What to work on: The expected answer is the set of lines in the data below between the line holding "2025年以降の改修用スタイル" and the line holding "かんたん海外販売対応 / 2025.11", inclusive, written out exactly.
___ Task data
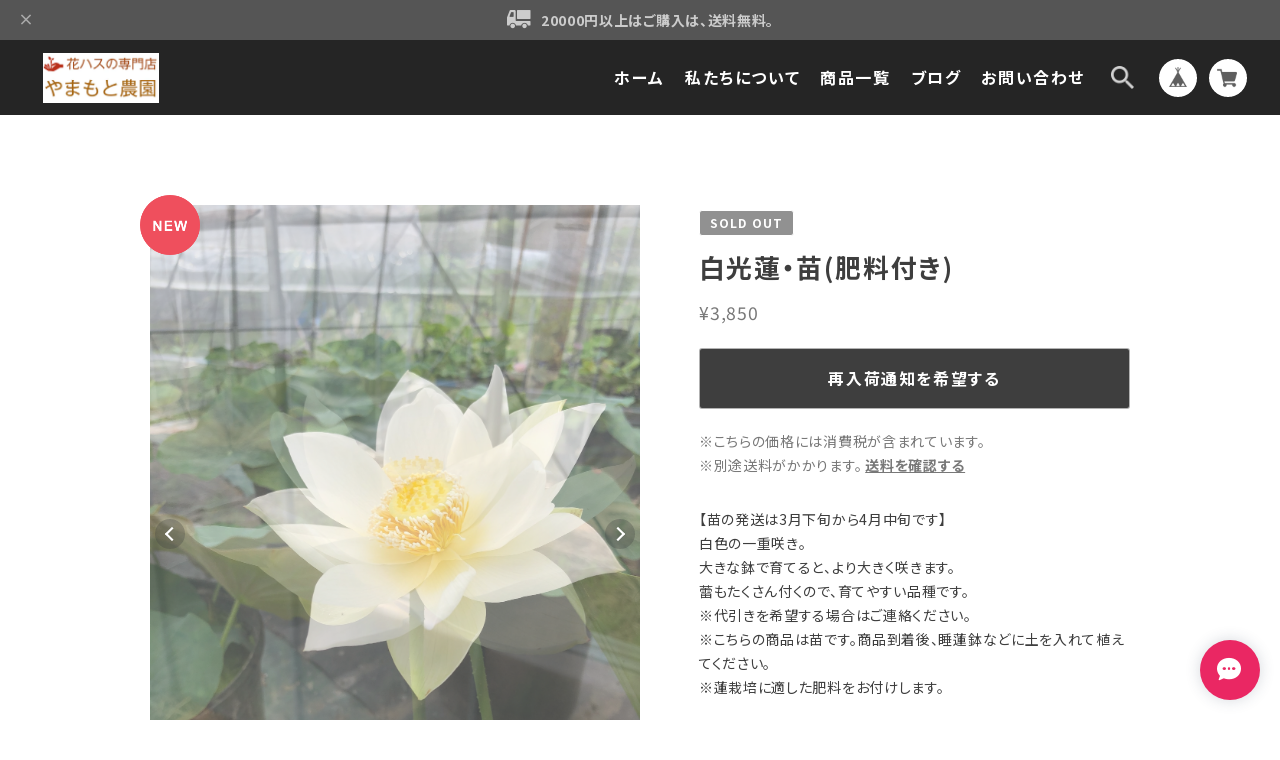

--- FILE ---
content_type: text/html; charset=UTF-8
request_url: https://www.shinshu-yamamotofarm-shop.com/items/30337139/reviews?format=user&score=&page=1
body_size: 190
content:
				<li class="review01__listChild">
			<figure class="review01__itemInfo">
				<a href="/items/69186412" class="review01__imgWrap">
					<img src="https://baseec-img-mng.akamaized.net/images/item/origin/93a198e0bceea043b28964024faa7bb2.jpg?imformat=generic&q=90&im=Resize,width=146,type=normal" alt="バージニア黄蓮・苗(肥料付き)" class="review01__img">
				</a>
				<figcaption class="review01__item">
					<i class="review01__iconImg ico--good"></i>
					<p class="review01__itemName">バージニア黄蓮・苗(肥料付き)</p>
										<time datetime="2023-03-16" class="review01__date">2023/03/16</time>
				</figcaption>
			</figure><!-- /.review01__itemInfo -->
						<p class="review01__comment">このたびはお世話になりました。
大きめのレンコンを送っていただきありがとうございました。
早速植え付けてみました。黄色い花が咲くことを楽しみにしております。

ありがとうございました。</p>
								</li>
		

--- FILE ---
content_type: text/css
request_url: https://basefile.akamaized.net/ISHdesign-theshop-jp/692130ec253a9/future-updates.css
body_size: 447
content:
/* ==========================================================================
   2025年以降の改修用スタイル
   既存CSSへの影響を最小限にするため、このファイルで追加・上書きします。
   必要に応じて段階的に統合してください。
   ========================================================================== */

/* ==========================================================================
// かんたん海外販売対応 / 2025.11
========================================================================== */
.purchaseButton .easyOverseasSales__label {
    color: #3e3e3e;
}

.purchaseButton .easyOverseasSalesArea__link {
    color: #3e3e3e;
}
______
Completed task:
   2025年以降の改修用スタイル
   既存CSSへの影響を最小限にするため、このファイルで追加・上書きします。
   必要に応じて段階的に統合してください。
   ========================================================================== */

/* ==========================================================================
// かんたん海外販売対応 / 2025.11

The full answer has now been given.